There have been various attempts to create new and alternative routes into primary care. These tend to focus on unplanned care and include access hubs, which offer out-of-hours appointments for people across a catchment area; minor illness schemes in community pharmacy; urgent care centres; walk-in centres; and placing GPs in A&E departments. Evidence suggests that these services, particularly hub models, can sometimes create new demand rather than diverting existing demand.

Extended opening hours

In 2013 the Prime Minister’s Challenge Fund was introduced to support extending access to general practice beyond normal working hours, and this is now part of the funding for primary care networks. Early evaluation of these schemes found they did reduce the number of people going to A&E for minor issues but did not have much impact on the number of people admitted to hospital as emergencies or the number of people using GP out-of-hours services across the pilot schemes.

Waiting time targets

In 2000 the Labour government introduced a target that patients should be offered an appointment within two working days and invested in on-the-ground support for practices to help them make changes.

The evaluation found that that not only did most practices not meet the target, the overemphasis on rapid access interfered with providing access to appropriate care and even though access times improved, overall patient satisfaction went down.

In summary

Access is only one aspect of general practice; other aspects such as continuity or co-ordination of care might be more important to keep people healthier at home for longer and to reduce the need for admission to hospital.
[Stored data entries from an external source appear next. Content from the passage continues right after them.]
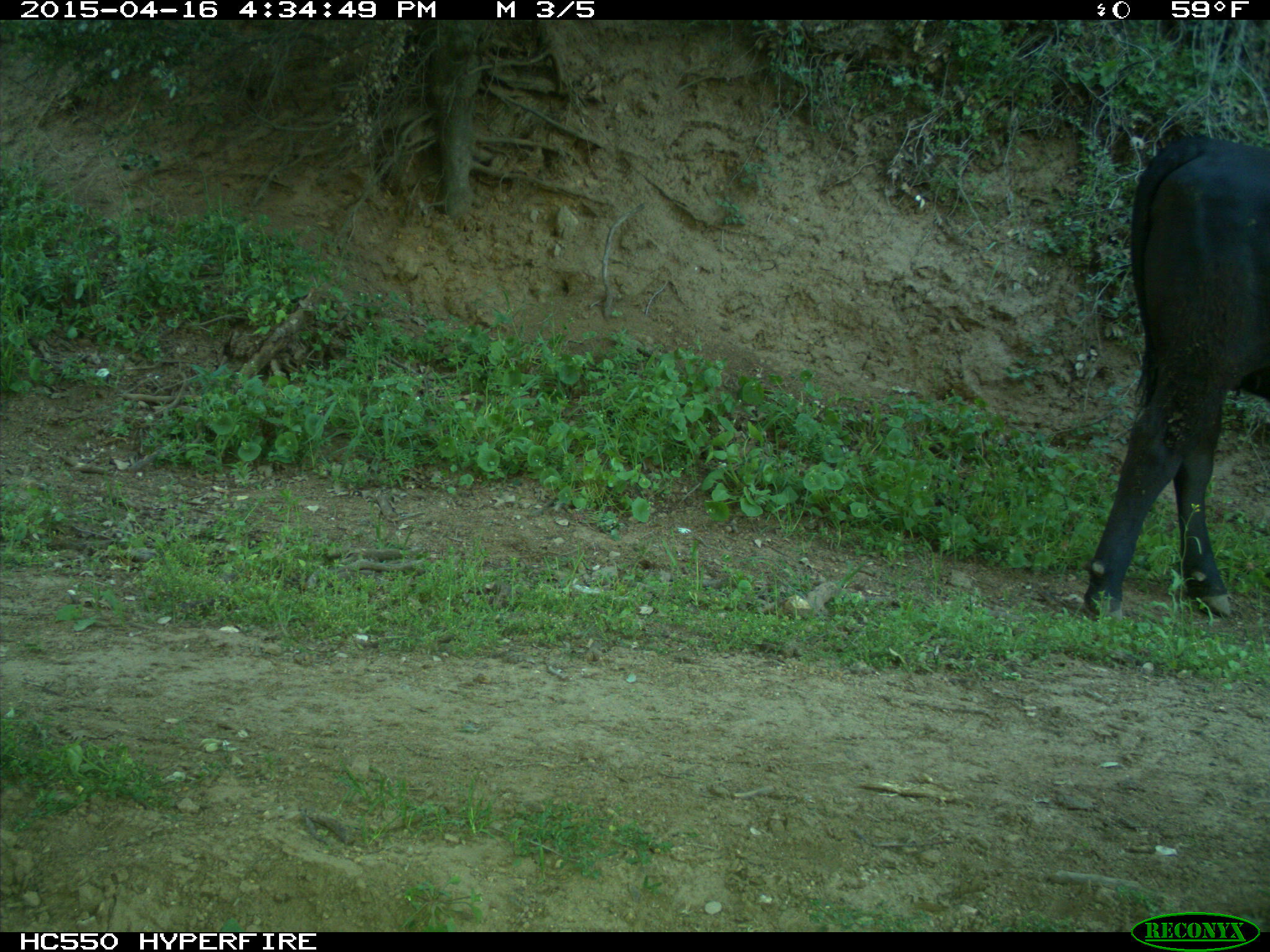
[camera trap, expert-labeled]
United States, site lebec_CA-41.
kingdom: Animalia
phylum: Chordata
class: Mammalia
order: Artiodactyla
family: Bovidae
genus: Bos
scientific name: Bos taurus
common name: domestic cow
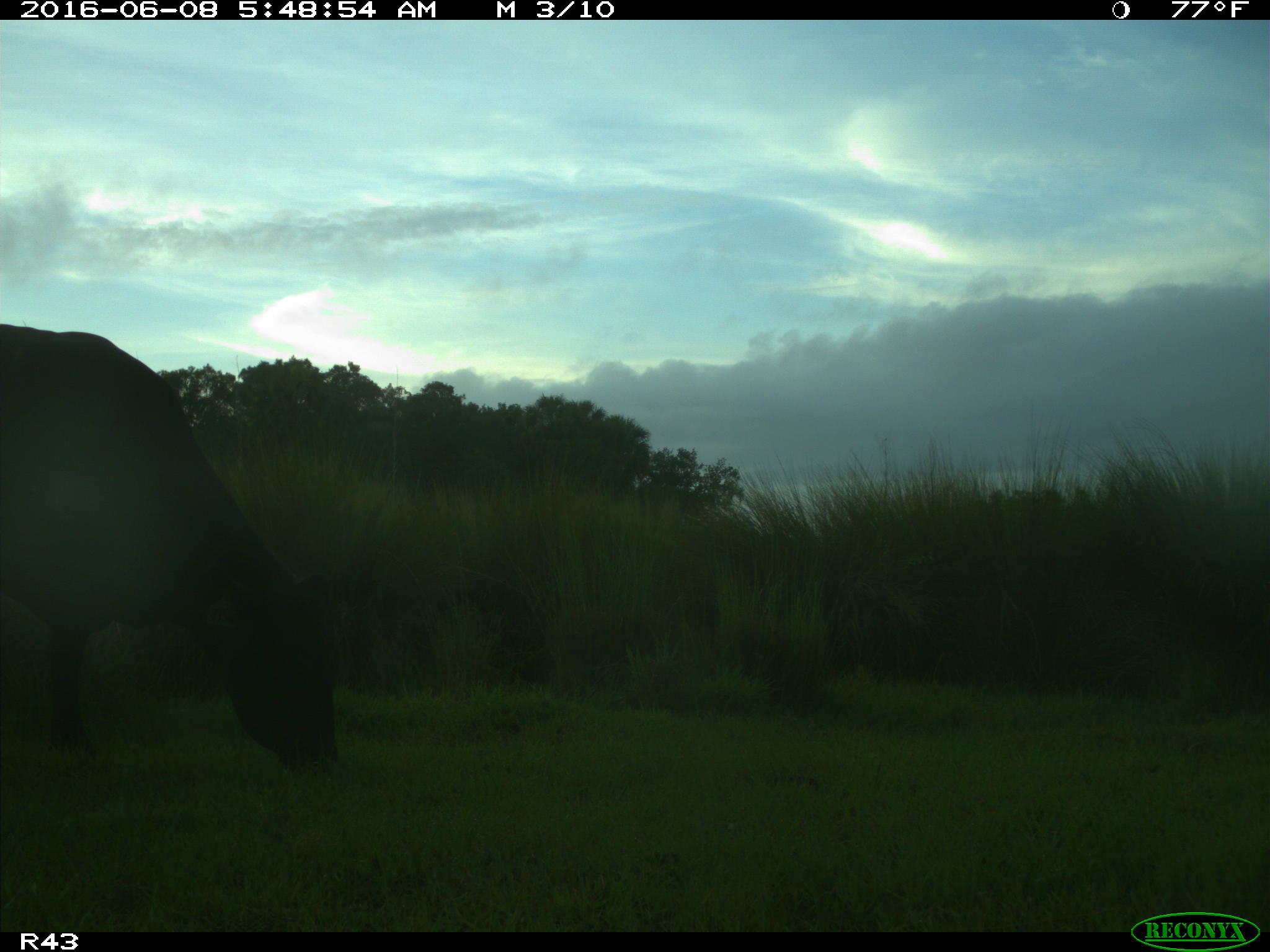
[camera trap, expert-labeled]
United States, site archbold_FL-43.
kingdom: Animalia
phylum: Chordata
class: Mammalia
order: Artiodactyla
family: Bovidae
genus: Bos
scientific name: Bos taurus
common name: domestic cow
Focusing on access at the expense of other key aspects of care can have unintended consequences: experienced GPs may find themselves diverted to delivering rapid access clinics giving them less time to spend on longer appointments or multidisciplinary team meetings for complex patients.

Past attempts to address access to general practice have had variable success, and public satisfaction with general practice continues to decline. There is no single solution– improving access is complex. Increasing the numbers of staff in primary care is critical, and that will mean both recruiting new staff and retaining existing staff. Equally important is investment in technology to support models of digital care and to improve our understanding and investment in estates and in organisational development support to implement effective team-based models of care.